• What you need to do:
#1 Answer these questions from the SQL Server migration write-up:
(a) How long did the predecessor's migration take?
(b) What is the recommended maximum number of sp_allNightLog workers?
(c) How long was the cutover window?
#2 List every step in the bulleted account of the earlier migration in the SQL Server migration write-up.
#3 Carry on with the SQL Server migration write-up from where it stops.

• Document extract:
I beat my predecessor’s migration time by 7 hours and 30 minutes (they took 9 hours).

Last time the org had to move, they opted for a simpler approach. Granted, that migration didn’t require moving to a new datacenter, as it was just a hardware upgrade in the old home.

  • Close firewall for SQL Server so only the admin could log in
  • Detach all DBs in SQL Server
  • Copy the data files to the new SAN
  • Attach all DBs in SQL Server
  • Why doesn’t it work? Cue, stopwatch.
  • Oh, we forgot to copy SQL Server Logins. Oops….

Reflection

What could I have done better?

I could have taken more time to measure performance metrics with the number of sp_allNightLog workers. The recommendation given with that script is not to go over 20 workers, but I feel with the raw amount of compute we had at our disposal, more workers could’ve been more effecient. This might’ve been able to reduce the 90-minute cutover window, but we were too far along and running short on time for delivery of the migration.

• Data:
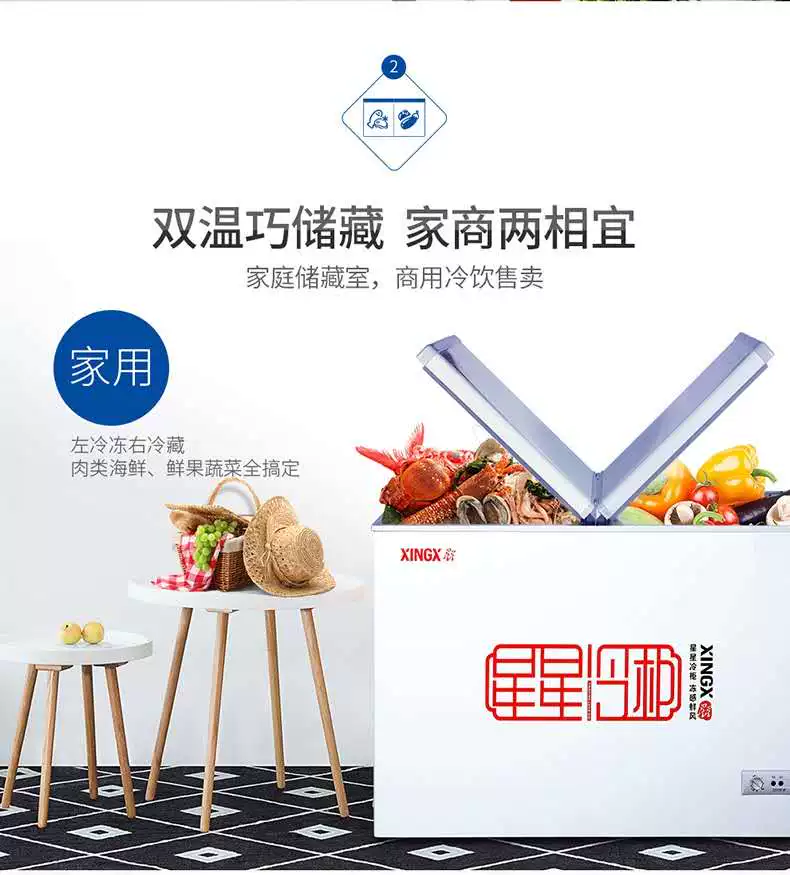 [XINGX星星BCD-230HE升冰柜冷柜家用商用大容量双温冷藏保鲜冷冻柜]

• Answers below:
#1
(a) 9 hours.
(b) 20 workers.
(c) 90 minutes.

#2
- Close firewall for SQL Server so only the admin could log in
- Detach all DBs in SQL Server
- Copy the data files to the new SAN
- Attach all DBs in SQL Server
- Why doesn't it work? Cue, stopwatch.
- Oh, we forgot to copy SQL Server Logins. Oops….

#3
I could have paid more attention that we weren’t running SQL Server 2012 SP4 in the old environment, despite the providers “managed patching” they said they do for us… This ended up causing a 62-minute outage the first time we failed over to the alternate node in the Azure VM environment. Don’t you just love the 1am call with the automated voice: “SQL Server Cluster is not responding.” It felt dystopian, I thought we were done, and alas, we weren’t. SQL Server decided it needed to touch every data file as part of the SP3 to SP4 patch procedure. All in all, a ROWS file and a LOG file for each db, (so like 9200 files?), were patched in 62 minutes. I was impressed it didn’t go on longer.

What did I learn?

Don’t give up.

Find a way.

Even if it takes a significant level of effort and finesse, there is a way.

Architect for serverless.

Don’t run production apps you lost the source to. Just rewrite it.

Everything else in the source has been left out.